In single-table queries, clustering works well in reducing data scans, but in join scenarios, the benefits can vary. While partitioning helps by restricting the query to specific partitions, clustering within those partitions might not always be fully exploited, especially if the join condition or WHERE clause is complex.
Clustering is most effective for single-table queries with direct filters on clustered columns, but its impact on join queries can be limited by the complexity of the query and the behavior of BigQuery’s query optimizer.
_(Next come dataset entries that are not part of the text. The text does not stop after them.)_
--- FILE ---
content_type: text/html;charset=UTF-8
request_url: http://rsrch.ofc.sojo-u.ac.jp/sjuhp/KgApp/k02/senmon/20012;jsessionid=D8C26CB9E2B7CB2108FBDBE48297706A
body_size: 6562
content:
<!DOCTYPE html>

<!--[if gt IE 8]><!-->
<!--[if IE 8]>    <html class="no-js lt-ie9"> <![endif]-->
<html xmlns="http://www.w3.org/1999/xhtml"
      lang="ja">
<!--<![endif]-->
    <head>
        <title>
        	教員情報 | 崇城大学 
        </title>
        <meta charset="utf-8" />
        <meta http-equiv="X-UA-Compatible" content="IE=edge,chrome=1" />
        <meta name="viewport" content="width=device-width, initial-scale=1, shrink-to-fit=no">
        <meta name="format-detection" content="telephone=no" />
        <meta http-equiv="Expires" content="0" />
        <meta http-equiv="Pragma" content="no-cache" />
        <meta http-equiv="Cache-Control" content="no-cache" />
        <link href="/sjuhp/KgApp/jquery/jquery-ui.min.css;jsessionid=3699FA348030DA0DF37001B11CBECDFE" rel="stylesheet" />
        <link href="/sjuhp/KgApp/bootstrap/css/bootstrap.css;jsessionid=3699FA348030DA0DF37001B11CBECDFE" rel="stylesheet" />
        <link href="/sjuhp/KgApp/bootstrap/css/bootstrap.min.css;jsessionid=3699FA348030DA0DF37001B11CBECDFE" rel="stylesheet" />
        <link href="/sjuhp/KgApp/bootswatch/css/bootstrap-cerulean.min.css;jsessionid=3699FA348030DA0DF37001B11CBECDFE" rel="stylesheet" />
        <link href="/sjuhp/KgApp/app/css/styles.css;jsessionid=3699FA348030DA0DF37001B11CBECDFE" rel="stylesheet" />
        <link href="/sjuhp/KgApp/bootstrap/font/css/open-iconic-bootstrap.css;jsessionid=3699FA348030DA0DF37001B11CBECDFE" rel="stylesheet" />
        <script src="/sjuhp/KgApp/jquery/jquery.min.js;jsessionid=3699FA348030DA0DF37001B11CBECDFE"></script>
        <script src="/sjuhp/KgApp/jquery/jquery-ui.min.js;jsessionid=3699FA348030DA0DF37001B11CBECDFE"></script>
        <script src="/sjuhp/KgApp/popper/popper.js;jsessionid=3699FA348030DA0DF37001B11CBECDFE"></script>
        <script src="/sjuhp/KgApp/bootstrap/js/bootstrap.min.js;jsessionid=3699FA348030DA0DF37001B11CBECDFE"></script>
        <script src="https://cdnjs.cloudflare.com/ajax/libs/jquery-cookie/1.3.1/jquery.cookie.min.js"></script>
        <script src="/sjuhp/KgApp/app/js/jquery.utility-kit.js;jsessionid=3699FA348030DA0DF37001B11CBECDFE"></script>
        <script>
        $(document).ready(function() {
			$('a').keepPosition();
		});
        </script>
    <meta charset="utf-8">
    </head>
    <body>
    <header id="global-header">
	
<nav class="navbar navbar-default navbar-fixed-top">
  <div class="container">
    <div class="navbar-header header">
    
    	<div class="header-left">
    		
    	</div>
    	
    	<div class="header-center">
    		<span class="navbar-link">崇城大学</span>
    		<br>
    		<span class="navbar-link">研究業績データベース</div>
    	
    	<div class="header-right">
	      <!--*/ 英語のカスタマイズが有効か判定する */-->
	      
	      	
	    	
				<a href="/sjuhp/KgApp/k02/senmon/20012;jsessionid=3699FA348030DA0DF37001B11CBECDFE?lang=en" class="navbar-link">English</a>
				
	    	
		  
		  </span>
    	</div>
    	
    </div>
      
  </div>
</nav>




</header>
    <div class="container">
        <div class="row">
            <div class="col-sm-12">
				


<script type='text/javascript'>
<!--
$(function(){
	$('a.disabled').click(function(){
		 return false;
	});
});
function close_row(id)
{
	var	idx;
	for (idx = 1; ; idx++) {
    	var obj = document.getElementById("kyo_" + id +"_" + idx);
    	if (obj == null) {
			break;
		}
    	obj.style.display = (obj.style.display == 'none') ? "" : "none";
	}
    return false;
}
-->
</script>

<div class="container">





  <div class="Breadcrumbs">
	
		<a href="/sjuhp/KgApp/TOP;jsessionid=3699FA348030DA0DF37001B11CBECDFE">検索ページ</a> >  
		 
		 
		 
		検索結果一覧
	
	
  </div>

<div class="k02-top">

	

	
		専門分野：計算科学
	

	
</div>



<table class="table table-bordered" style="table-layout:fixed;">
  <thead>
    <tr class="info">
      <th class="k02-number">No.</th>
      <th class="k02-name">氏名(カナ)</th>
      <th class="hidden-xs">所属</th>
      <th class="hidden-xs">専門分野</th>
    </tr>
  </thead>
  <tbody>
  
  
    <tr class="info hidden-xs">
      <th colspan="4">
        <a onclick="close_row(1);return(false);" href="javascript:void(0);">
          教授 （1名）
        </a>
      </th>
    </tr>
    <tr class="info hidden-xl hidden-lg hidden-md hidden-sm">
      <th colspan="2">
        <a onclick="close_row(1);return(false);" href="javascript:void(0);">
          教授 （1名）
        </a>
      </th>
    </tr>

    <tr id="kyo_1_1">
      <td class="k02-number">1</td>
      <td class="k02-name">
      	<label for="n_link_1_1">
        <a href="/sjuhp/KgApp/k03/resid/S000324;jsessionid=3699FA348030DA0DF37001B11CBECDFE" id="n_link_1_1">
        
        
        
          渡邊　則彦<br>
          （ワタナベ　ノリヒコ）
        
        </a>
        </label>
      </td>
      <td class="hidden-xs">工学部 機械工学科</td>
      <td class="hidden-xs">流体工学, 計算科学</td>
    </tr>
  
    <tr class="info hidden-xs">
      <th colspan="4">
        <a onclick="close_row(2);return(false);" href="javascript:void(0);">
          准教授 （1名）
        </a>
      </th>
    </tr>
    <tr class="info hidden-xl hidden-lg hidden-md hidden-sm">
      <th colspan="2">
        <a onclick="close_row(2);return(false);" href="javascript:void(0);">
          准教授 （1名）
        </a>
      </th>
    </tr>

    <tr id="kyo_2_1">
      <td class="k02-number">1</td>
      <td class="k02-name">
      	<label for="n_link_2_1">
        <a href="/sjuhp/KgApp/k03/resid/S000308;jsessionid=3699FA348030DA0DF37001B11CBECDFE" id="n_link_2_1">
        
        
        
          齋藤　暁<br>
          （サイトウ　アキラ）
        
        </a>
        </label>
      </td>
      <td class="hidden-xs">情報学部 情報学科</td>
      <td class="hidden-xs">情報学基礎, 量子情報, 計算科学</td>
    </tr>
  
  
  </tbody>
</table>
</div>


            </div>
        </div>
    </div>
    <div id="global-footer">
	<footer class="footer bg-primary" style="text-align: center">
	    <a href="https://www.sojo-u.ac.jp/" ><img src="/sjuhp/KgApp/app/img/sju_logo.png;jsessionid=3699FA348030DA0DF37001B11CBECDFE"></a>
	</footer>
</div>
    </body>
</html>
To achieve optimal performance, it’s important to align join conditions with clustered columns and experiment with different query structures.
Help me understand how should I reduce the total data scanned in an effective way?
Partitioning is limited to only one column and clustering can only be done on 4 columns.
BQ essentially wants its customers to create huge datasets with 100s of columns and only cluster 4 of them? On top of it, the columnar database setup makes the data scan directly proportional to the columns getting pulled.
If I denormalize multiple tables into massive flat file styled tables, I only have 4 columns to cluster and reduce data scans. If I normalize tables and break them into multiple partitioned and clustered tables, I am still unable to reduce the data scanned.
I get charged for large data scans and there doesn't seem to be a good feature BQ which allows me to handle this.
BigQuery stores data in columns and allows you to organize it with partitioning and clustering, which are key tools for optimizing query performance. Partitioning breaks your data into smaller chunks based on one column, often a date, while clustering further organizes data within each partition using up to four columns. These techniques help BigQuery locate the data you need more efficiently, but they come with limitations. You can only partition on one column and cluster on four, which can be challenging when dealing with large, complex tables, especially if your queries frequently involve joins.
To minimize data scans and control costs in BigQuery, consider the following strategies:
Partition Wisely: Choose partition columns that you frequently filter on in your queries. This allows BigQuery to skip over irrelevant partitions, reducing the amount of data scanned.
Cluster Strategically: Cluster tables based on columns that are commonly used in WHERE, GROUP BY, or JOIN clauses. This helps BigQuery quickly access the relevant data within each partition.
Be Selective in Queries: Instead of using SELECT *, specify only the columns you need. This reduces the amount of data that BigQuery has to read, lowering your costs.
Consider Normalization: Break down large tables into smaller, more focused ones. While this can make queries more complex, it can also reduce the volume of data scanned by isolating only the necessary information.
Use Materialized Views or Staging Tables: Materialized views store pre-computed query results, speeding up subsequent queries. Staging tables can be used to decompose complex queries into smaller, more manageable steps, optimizing performance and reducing data scans.
The partitioning is only possible on integers or time. This is a huge limitation.
If I cluster tables and normalize them, then I have to join them, If I join them, then I very limited flexibility because partitioning is severely restricted.
If I join normalized tables on partitioned columns and clustered columns, the data scanned remains unimpacted.
You have to factor in that partitioning doesn't work on string fields. Please provide a solution that considers these restrictions.